Bankruptcy comes to Chinese Football

Bankruptcy comes to Chinese Football

Shanghai (China)- After breaking the market with millionaire signings and unprecedented salaries, Chinese football monopolized all the covers. Five years later, history has changed so much that the reigning Super League champion has not been able to register for next season due to financial problems.

The alarms went off in China at the end of February when the team that won the league in 2020, Jiangsu Suning, announced that it was suspending its operations as it was unable to cope with the debt problems that prevented it from paying part of the salaries to its players during the Bell.

The coach, the Romanian Olaroiu, and his biggest star, the Brazilian Teixeira, had already left the ship after the title due to defaults.

Its until now owner, the Suning conglomerate, has been forced to sell 23% of the shares to obtain liquidity, although its founder has already warned that they would cut the tap on expenses not related to its main business, that of distribution.

These plans have not only meant that the now-named Jiangsu FC is on the brink of demise – barely two years after it was supposedly on the verge of signing Gareth Bale – if it does not find a short-term buyer, but they have also had an echo in Italy, since Inter Milan is controlled by that company.

And in England, the Premier League ended up canceling a multi-million dollar broadcasting contract with Suning subsidiary PPTV after it failed to meet agreed payments.


According to the local press, Jiangsu -which in recent years had Ramires or Miranda among its ranks and Fabio Capello on its bench- is for sale for one yuan, but whoever gets it will have to take over the debt , which would mean an outlay of more than 60 million euros in the first season alone.

“The fact that no one wants to take over the club is not a very good sign for the future of Chinese football,” warns Cameron Wilson, founder of the Chinese soccer portal Wild East Football.

The analyst explains to Efe that the appearance at the last minute of a buyer is still “a possibility” because the situation is “too ridiculous even by Chinese football standards”, but “time is running out.”

“It is one of the worst things that have happened in the history of Chinese football,” he laments.

How has Chinese soccer managed to get into this situation just five years after the government announced a plan to become a world football superpower by 2050?

“I suspect that there has been some political change, and that someone has said that we have to go down a couple of gears in the football project,” says Wilson, who recalls that the plan “made everyone believe that it was a great opportunity” especially big companies, who thought they could “get political favors by investing in football.”

Asked about the influence of the coronavirus, the Scotsman dismisses it completely: “The clubs did not earn money before anyway, they cannot survive without a company that pays the bills behind.”

In his opinion, China wanted international recognition, but the lack of progress in local football- reflected in the team’s recent failures – would have made the authorities start to be ashamed of the excessive spending on transfers and salaries.

In fact, in the last two years the CFA, the national federation, has announced successive reforms to prevent clubs from continuing to spend millions on international stars, considering it totally unsustainable.


The Jiangsu is not the only case: last year, Tianjin Quanjian, a team that Pato, Luís Fabiano or Witsel passed through, disappeared after cutting ties with their sponsor due to a judicial scandal, and this year many teams are surviving thanks to state investments.

And that’s only in the Super League: in the second and third divisions, more than a dozen teams were expelled last year for failing to meet financial requirements.

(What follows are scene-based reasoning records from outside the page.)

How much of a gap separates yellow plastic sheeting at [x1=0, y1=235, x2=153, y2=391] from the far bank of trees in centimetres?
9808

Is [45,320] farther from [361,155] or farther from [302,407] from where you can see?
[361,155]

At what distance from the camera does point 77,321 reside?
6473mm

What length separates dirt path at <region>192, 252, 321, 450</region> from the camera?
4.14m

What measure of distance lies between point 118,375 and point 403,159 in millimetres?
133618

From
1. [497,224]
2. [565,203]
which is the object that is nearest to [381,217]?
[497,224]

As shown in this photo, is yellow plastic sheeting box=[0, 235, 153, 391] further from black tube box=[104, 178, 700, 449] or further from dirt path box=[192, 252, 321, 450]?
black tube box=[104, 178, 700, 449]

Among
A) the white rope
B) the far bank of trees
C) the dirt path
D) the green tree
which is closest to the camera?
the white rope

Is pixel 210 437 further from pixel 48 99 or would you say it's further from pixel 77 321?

And more clubs will end up disappearing, according to Wilson.

The expert considers that the “extraordinary” level of political interference in football has had a lot to do with this decline: “The football people are either not the ones who make the decisions or they cannot make them because they always have to take politics into account. With soccer people at the helm, we wouldn’t see a fraction of all this ridiculousness. “

But for now, in Chinese football “everything can change from one moment to the next” according to the will of someone powerful: “And then all the plans have to change, and all the billions that have been spent have suddenly been squandered. “.

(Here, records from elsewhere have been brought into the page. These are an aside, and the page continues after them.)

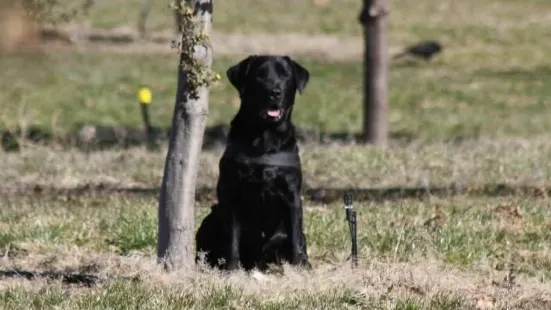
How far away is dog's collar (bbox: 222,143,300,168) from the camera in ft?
24.1

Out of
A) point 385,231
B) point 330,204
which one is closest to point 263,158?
point 385,231

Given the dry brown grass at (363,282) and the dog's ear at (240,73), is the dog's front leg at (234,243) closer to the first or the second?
the dry brown grass at (363,282)

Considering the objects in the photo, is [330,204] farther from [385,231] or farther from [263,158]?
[263,158]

The founder of Wild East Football believes that the authorities did not understand how difficult his objectives were: “They started to throw money, but it was not that there was a plan. China thought that building football is like building bridges or railways.”

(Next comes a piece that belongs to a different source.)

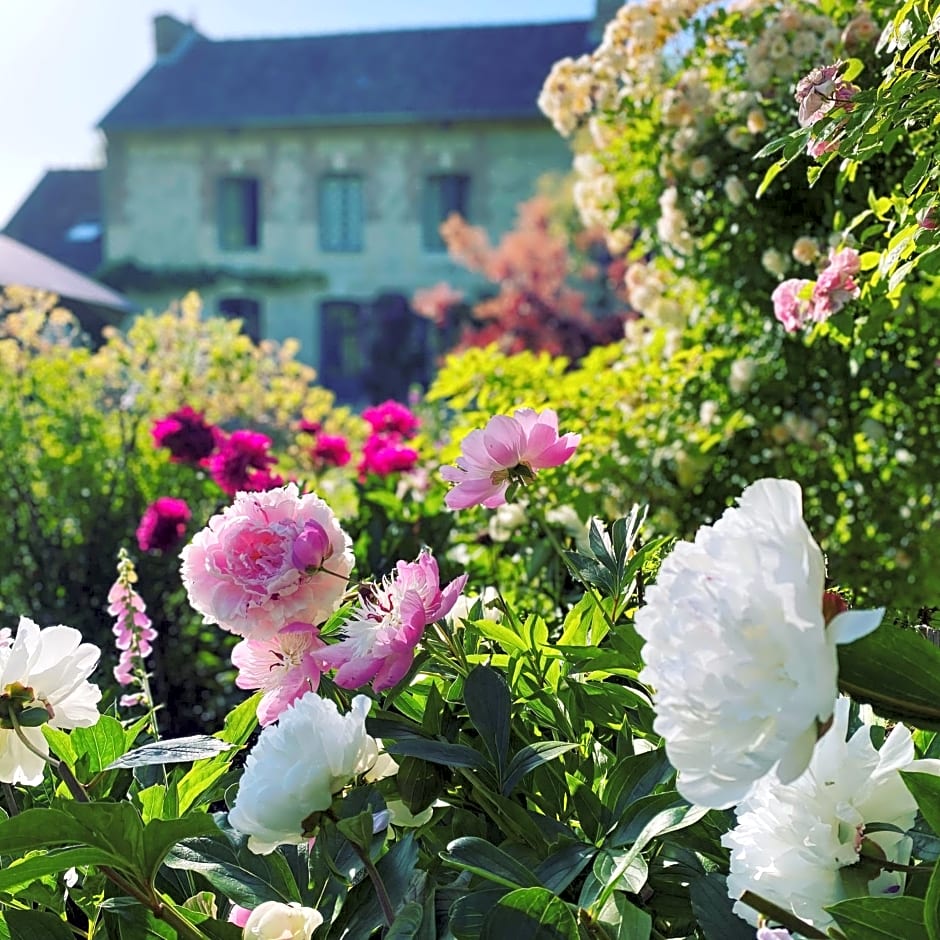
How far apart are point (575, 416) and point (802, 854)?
8.23ft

Although it is still difficult to predict what will happen to soccer in China, one thing is clear: “They are being fatal.”

Wilson, who has been following soccer in the Asian country for two decades, no longer even believes that it will be possible to make the team one of the best in the world by 2050, as Beijing wanted.

Nor that the Drogba, Mascherano, Oscar, Hulk, Lavezzi, Carrasco, Pato, Anelka or Ramires continue to want to take their careers to the Super League: “I don’t think we’ll see that type of player coming to China again until the finances (clubs) are more rational. And it will take a long time. We are talking about 20 years.”